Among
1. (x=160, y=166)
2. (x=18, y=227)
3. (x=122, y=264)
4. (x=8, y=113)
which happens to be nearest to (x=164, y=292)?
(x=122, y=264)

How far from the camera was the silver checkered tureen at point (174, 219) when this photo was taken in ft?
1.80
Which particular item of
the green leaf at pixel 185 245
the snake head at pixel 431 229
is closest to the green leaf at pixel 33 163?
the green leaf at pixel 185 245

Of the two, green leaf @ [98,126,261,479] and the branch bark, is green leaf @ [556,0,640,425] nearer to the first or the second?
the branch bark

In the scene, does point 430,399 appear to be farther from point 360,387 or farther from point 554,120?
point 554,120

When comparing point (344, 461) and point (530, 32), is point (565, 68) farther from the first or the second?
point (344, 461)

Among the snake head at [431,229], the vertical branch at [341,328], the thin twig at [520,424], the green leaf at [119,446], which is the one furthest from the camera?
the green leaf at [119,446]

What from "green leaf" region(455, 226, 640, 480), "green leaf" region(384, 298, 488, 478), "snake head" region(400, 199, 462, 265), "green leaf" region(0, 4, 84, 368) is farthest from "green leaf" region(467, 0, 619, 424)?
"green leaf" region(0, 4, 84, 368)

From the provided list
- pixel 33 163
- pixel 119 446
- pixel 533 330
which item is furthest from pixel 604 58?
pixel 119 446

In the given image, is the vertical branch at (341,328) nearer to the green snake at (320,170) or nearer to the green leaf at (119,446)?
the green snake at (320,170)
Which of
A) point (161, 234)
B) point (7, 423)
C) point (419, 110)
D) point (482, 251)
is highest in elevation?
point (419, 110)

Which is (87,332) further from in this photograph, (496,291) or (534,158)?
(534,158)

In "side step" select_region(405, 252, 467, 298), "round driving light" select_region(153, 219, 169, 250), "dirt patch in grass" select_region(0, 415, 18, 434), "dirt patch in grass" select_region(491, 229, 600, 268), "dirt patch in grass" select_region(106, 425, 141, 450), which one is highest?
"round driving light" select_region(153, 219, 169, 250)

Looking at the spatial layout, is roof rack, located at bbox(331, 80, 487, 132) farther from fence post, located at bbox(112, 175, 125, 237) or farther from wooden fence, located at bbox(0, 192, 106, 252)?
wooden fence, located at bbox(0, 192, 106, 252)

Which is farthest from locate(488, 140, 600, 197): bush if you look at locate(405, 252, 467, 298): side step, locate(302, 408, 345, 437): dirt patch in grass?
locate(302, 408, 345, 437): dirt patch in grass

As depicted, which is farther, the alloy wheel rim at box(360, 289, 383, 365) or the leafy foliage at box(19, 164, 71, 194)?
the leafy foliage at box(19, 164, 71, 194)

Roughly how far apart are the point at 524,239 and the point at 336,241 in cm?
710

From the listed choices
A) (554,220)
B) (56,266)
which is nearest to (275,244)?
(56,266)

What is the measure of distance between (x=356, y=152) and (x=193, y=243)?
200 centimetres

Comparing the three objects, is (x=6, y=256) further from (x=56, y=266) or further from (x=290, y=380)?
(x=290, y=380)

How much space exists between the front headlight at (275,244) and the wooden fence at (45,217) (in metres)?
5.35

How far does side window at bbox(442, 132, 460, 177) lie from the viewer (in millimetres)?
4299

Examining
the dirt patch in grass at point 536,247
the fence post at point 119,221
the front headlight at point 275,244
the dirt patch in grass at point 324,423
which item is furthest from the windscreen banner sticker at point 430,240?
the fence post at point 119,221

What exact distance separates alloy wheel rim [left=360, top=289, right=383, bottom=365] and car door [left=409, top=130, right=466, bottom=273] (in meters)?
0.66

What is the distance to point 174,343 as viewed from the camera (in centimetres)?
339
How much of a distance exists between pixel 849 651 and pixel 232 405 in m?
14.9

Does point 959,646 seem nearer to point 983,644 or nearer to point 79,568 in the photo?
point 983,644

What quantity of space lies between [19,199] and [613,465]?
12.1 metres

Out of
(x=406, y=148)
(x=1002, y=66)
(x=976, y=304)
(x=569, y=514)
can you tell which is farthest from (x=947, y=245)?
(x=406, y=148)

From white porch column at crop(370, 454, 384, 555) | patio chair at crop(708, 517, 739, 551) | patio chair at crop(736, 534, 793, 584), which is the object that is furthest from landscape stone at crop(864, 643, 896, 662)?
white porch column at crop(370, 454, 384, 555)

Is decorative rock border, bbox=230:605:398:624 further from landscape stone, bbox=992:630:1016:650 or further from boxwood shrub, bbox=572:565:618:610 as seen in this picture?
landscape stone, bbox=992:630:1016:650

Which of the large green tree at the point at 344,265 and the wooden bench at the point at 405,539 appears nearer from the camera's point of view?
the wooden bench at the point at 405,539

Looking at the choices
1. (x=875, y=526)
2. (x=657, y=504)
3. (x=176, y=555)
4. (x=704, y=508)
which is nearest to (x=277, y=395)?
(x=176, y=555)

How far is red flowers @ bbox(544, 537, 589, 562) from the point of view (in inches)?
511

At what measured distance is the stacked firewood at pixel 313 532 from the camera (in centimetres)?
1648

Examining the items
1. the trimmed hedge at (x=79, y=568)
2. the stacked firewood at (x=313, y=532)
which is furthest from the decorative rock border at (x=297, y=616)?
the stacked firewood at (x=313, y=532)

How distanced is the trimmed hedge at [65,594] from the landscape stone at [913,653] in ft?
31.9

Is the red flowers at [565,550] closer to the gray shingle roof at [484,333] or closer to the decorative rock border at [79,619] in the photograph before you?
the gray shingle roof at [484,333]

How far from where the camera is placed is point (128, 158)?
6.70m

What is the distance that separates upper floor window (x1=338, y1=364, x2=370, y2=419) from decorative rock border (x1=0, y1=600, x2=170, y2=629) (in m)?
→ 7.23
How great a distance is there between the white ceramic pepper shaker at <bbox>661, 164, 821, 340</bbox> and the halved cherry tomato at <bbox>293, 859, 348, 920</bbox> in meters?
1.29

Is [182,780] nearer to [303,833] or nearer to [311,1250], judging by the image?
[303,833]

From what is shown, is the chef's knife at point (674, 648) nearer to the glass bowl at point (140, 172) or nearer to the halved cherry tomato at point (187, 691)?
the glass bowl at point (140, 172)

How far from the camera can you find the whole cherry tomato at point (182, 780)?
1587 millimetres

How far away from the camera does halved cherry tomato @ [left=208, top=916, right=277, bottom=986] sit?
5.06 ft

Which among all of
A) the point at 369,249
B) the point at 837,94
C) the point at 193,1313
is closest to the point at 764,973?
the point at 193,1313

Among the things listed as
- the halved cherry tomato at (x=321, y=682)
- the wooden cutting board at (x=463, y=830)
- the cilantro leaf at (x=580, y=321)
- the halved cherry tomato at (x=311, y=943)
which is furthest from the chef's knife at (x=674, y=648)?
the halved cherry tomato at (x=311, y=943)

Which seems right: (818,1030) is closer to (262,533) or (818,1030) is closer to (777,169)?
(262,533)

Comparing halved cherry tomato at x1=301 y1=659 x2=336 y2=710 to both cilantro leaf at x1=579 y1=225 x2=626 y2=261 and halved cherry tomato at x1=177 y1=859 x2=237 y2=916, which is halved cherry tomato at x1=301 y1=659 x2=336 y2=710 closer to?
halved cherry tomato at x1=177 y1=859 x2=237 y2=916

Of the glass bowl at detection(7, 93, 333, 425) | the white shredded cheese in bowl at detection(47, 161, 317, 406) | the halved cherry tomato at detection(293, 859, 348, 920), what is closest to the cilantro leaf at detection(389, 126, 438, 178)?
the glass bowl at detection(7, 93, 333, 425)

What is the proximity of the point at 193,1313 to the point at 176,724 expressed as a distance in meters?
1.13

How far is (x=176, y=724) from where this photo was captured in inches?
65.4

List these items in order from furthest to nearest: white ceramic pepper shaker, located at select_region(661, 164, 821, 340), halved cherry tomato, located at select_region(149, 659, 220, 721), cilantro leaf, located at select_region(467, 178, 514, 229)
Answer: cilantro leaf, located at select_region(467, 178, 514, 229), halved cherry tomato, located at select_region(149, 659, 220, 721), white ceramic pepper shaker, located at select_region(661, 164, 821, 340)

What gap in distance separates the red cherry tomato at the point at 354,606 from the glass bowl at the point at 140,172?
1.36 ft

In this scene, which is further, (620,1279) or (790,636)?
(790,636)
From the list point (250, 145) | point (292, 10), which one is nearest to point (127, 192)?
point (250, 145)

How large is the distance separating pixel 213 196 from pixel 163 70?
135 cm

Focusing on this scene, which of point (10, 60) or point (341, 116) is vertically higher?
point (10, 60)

WRITTEN EXERCISE: Reproduce verbatim the data, beginning at the line that contains "What gap in" and ending with the final line of the data.

SOLVED EXERCISE:
What gap in distance separates the red cherry tomato at the point at 354,606 from the glass bowl at the point at 140,172?
1.36 ft

In this scene, which is further, (620,1279) or (790,636)?
(790,636)
From the list point (250, 145) | point (292, 10), which one is nearest to point (127, 192)?
point (250, 145)

How large is the distance separating pixel 213 196 from pixel 163 70?
135 cm

Focusing on this scene, which of point (10, 60) or point (341, 116) is vertically higher?
point (10, 60)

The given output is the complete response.